Yesterday I posted about taking one step forward in life, only to take three steps back. It was the day before that where everything seemed to take a turn.
That morning, I woke up to a pleasant email supporting my leave for the boys. It seemed like life finally came full circle and I could relax a little. I could relax enough to know I could stay home and wait for the boys to come home from NICU before returning to work. What a relief, right?! Wrong…
Even though I didn’t get a whole lot done during the day, I loaded up the kids around 3:15 and headed to drop them off with my mom so I could go see the boys. If you’re not from Tucson, you’re not familiar with our lovely under construction road Ajo. This road is extremely narrow, and with the many businesses, homes and apartment complexes on either side of the roadway it makes for a lot of close calls every day and many, many accidents. Unfortunately, that day was not my day. The car in front of me began braking, so I braked with ample distance. But then unfortunately the car in front of me was slamming on their brakes which caused me to slam on mine and skid right into it. Is it a huge deal? No. Heck no, we have insurance for a reason right? But, it was enough to frustrate me. It was enough to feel like I took two steps back.

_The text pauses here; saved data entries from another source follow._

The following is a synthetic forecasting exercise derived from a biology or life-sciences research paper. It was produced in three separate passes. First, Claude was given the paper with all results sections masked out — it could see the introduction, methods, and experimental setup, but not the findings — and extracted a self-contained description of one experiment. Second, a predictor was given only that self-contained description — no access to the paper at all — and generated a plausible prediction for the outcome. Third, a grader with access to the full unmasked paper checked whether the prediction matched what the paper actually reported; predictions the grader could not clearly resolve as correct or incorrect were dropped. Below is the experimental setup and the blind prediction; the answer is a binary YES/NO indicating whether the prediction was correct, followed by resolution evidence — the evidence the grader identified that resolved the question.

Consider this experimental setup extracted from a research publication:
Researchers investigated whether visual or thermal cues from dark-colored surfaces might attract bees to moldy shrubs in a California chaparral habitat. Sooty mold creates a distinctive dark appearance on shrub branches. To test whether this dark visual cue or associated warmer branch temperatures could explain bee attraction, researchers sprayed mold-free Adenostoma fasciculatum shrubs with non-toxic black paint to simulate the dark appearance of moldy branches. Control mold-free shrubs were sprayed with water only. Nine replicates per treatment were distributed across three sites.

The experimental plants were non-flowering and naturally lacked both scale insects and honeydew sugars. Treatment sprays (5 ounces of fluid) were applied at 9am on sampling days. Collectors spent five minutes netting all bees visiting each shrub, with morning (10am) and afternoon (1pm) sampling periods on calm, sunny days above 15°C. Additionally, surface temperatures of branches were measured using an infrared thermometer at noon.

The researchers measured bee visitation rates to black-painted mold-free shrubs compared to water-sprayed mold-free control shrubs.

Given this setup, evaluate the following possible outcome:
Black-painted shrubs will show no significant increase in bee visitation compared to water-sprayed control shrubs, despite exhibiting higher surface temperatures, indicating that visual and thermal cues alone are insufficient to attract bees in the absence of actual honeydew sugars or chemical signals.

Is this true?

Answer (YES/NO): NO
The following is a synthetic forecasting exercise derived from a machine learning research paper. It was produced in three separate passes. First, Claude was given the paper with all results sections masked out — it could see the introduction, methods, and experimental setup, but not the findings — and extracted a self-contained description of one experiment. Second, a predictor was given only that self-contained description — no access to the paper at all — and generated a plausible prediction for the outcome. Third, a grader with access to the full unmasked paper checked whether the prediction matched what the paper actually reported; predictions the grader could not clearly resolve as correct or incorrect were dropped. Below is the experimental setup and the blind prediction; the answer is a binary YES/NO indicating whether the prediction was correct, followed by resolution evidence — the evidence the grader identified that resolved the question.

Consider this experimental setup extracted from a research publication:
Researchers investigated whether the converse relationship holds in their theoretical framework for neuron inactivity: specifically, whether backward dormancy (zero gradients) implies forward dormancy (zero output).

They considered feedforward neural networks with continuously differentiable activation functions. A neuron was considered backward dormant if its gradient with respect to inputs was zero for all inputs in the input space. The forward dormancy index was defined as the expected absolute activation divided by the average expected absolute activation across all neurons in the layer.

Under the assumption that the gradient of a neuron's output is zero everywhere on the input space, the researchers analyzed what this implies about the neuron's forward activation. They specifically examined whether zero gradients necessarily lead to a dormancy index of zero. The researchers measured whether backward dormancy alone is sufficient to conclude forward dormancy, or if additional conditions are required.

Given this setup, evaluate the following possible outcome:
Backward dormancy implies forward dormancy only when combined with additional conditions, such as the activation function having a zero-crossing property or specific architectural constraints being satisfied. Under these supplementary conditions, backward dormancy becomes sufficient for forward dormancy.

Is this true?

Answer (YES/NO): YES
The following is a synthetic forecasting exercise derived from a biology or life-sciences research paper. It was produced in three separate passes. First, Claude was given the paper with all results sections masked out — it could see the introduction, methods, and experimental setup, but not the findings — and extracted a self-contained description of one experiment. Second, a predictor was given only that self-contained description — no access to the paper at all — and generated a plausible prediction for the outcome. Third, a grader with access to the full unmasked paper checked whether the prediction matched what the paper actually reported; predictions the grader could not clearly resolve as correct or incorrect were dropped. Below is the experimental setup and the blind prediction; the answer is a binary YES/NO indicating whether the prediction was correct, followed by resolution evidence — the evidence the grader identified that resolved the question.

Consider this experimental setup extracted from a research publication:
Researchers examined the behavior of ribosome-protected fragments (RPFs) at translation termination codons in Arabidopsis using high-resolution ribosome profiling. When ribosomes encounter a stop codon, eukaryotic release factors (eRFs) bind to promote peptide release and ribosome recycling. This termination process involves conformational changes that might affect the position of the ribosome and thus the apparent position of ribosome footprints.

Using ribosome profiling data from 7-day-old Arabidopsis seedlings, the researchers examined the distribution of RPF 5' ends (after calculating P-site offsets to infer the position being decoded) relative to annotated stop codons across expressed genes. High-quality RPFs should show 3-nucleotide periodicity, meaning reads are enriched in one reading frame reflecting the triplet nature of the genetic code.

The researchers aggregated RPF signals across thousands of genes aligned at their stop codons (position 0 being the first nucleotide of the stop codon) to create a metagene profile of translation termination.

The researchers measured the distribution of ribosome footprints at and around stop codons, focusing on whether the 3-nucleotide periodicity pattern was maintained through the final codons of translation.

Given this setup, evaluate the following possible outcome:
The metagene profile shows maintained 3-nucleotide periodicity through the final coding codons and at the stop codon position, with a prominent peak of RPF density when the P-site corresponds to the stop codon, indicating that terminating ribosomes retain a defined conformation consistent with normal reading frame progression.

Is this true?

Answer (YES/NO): NO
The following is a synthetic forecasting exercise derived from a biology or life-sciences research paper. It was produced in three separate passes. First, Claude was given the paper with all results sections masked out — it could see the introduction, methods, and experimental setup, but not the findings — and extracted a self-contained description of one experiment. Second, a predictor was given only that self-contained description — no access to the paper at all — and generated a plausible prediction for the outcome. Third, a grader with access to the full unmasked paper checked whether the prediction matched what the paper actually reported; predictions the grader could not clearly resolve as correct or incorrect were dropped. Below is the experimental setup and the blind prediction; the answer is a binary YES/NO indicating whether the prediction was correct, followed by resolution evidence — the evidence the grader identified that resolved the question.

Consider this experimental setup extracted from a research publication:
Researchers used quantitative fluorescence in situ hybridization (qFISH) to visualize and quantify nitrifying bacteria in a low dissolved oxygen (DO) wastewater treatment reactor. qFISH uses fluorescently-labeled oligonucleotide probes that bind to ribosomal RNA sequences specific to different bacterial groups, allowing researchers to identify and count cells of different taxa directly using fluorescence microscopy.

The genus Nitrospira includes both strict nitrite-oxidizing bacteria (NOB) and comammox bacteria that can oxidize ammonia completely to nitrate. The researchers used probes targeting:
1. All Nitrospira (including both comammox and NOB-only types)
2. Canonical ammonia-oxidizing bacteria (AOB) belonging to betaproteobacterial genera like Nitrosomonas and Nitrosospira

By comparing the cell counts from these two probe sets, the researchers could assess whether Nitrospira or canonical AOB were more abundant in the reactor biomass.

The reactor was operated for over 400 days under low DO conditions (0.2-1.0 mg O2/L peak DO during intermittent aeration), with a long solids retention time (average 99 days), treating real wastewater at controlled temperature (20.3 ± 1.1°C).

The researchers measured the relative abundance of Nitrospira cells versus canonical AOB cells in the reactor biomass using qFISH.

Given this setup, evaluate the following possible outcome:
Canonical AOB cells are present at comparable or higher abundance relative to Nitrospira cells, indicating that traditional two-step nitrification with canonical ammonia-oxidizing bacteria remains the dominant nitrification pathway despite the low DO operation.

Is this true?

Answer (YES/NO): NO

Needless to say the cars in the shop, and Zoram drove me to see the boys. Unfortunately, Zoram is sick and is unable to see the boys. After the boys, I came home and received a letter from the physicians group that’s treating the boys. Fun fact, although the boys are in the NICU, the physicians treating them are not employed by the hospital but rather an outside group. That group is of course not contracted with our health insurance. Here’s the next step back. I called our insurance, the good news is it should all be covered. It’s still irritating, it’s still going to take a lot of appeals, phone calls and frustration.
The point of this post isn’t to just moan and complain. In fact, it’s a reminder. Life isn’t always easy. Hell, 99% of the time life is freaking hard. Make the most of the little wins. Our little win is the boys making it back to their birth weights. Our little win is our boys making progress every day. Our little win is the safety of all of our kids.
You have to take the good with the bad, the happy with the sad and just keep moving forward.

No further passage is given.